25 July 1871. Ensing hier, berigt de geboorte van een zoon van Bakels.

30 July 1871. Ensing is op reis naar Haarlem, komt morgen te huis.

31 July 1871. Dirk Bruin in de Waalderstraat aan de Pokken overleden gister en vandaag begraven.
31 July 1871. Pieter Lubbertsz. Koorn ligt ook aan de Pokken.
11 Augustus 1871. 3 Poklijders erbij gekomen, 2 in de Waalderstraat, 1 aan ‘t Schild. Doctor Ensing haalt Menno bij de weduwe van Piet Koorn om te helpen constateren of deze ook Pokken had. Dirk Klaasz. Bruin en Pieter Lubbertsz. Koorn zijn 31 Julij aan de Pokken overleden De vrouw van Jan Teunisz. Roeper, Johanna Nieuwenhuizen lijdt nog daaraan.

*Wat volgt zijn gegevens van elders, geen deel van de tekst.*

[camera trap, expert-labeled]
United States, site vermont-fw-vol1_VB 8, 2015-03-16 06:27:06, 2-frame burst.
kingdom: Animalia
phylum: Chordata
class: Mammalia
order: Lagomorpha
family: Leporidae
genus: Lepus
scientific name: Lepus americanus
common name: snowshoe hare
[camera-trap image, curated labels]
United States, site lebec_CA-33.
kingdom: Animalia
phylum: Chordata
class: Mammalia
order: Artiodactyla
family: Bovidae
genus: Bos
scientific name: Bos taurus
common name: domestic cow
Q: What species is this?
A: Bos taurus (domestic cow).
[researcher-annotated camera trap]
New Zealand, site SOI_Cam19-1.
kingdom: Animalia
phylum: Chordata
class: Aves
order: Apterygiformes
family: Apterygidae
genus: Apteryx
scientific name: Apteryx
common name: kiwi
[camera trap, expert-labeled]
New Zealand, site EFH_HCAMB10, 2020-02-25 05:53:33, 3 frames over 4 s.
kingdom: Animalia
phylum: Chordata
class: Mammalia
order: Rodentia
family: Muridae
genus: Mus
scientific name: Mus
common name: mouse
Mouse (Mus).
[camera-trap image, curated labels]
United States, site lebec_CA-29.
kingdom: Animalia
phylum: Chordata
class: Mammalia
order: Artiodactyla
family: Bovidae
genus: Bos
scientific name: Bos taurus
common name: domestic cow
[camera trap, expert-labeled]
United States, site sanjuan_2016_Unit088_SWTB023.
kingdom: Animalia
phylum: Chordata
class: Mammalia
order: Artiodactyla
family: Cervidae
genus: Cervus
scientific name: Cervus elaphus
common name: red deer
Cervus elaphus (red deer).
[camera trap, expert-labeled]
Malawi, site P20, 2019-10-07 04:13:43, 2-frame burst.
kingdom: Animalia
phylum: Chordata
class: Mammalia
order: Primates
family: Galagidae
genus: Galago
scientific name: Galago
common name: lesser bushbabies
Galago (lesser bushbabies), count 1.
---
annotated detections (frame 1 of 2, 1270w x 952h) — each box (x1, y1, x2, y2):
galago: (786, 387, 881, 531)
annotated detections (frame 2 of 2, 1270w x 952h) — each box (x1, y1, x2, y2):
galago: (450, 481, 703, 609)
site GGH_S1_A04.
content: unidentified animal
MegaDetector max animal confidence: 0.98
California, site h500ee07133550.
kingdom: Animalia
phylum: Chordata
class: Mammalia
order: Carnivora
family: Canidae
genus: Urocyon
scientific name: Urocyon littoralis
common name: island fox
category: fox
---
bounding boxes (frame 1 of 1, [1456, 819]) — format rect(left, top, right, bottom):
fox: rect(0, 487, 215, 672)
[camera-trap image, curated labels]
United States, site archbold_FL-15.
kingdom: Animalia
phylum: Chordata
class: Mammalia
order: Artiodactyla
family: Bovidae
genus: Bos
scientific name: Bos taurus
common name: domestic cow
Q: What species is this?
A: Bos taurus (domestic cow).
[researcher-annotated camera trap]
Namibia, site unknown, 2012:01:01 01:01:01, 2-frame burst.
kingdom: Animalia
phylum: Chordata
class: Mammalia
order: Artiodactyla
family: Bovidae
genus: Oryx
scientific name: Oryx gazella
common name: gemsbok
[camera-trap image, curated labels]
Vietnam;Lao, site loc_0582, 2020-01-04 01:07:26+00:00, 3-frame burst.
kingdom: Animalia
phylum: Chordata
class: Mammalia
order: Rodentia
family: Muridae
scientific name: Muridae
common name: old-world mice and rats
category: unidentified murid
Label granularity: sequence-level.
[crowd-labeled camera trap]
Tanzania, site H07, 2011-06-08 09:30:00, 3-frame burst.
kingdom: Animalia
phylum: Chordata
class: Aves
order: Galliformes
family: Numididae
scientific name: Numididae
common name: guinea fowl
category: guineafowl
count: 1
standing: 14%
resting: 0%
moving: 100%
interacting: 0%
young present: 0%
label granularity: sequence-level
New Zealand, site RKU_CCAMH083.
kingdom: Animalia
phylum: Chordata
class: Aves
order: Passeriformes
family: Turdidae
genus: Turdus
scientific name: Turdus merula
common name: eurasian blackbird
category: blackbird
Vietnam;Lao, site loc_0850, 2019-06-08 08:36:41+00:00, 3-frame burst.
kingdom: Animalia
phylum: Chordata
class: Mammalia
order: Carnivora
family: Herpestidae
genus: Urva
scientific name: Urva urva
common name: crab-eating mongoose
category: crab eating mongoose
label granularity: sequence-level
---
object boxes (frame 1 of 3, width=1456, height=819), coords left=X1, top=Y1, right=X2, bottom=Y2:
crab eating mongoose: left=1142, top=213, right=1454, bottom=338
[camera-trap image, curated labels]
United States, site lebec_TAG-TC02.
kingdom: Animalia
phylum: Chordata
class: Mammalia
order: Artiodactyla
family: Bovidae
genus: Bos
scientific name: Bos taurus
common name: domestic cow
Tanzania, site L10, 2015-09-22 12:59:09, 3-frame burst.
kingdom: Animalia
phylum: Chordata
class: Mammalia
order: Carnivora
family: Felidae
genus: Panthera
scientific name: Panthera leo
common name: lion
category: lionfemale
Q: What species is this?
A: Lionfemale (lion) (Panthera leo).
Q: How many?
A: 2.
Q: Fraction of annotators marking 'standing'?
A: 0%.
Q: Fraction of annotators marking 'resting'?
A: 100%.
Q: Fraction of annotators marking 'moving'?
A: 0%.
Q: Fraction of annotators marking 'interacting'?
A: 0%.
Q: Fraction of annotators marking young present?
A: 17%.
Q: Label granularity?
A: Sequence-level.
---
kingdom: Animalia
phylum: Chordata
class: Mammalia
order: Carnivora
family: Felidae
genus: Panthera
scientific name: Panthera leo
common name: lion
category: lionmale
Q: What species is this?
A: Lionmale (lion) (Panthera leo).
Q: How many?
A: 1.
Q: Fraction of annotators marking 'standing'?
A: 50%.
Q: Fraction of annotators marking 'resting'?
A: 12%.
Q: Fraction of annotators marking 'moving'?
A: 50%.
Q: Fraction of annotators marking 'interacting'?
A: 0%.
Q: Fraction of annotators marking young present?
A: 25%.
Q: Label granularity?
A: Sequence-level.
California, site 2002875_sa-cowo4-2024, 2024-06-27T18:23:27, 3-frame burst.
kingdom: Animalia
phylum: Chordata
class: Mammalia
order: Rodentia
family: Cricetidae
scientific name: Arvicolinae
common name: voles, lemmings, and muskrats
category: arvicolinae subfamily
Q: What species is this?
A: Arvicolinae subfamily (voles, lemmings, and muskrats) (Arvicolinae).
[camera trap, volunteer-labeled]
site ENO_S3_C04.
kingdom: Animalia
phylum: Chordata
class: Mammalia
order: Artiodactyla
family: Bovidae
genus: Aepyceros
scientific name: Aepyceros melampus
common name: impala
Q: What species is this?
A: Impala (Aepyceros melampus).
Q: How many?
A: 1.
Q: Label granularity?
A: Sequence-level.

11 Augustus 1871. Dirk en Koos gisteravond bij Ensing met den Heer Harting en Johanna Bok.
Ensing vanavond even hier. Er zijn weer 3 poklijders bijgekomen, 2 in de Waalderstraat en een aan het Schil. Menno gaat met Ensing mee om te constateren of ‘t Pokken is.

15 Augustus 1871. Ik was sedert eenige dagen in eene gedrukte stemming. Vanavond 7 uur eene wandeling gemaakt naar den Hoorn. Bij Bakels vertoefd tot 10 uur. Hij was aan het zeilen geweest. Moeder Bakels en Mina ontmoet. Kraamvrouw en kind nu voor ’t eerst toegesproken. Fokel was onthutst wijl zij gehoord had dat men zeide dat haar kind te weinig voedsel kreeg aan een derde melk en twee derde water, wat toch de Doctor voorschreef.

22 Augustus 1871. Ensing ontmoet komende van P. Koorn, waar de 2 zoontjes in groot gevaar verkeeren door ’t gebruik van Rottekruid.

27 Augustus 1871. Even bij de Heer Bok, ziek, aldaar Ensing. Met dezen naar zijn huis, aldaar ook Harting. Gesprek over het stuk van Pierson in de Gids van Juny, ’t welk Ensing met groote belangstelling gelezen had.

18 September 1871. Nutsvergadering. Bakels leest een zeer uitgebreid en voortreffelijk verslag van de Algemene Vergadering te Amsterdam. Ik treed aan het einde ter vervanging van Ensing als Praesident op. Bakels hier boterham gegeten.

25 September 1871. Brief voor Bakels klaargemaakt. Nutsvergadering. Vooraf met het courantenartikel over ’t Nut bij de medebestuurder Petersen. Zijn vrouw dacht dat het Nut weldra op den flesch zou gaan, want het was altijd Bakels en Ensing, en Ensing en Bakels. En de inhoud hunner rede was vleesch braden en kamers luchten enz, alles wat ieder vanzelf wel wist (!).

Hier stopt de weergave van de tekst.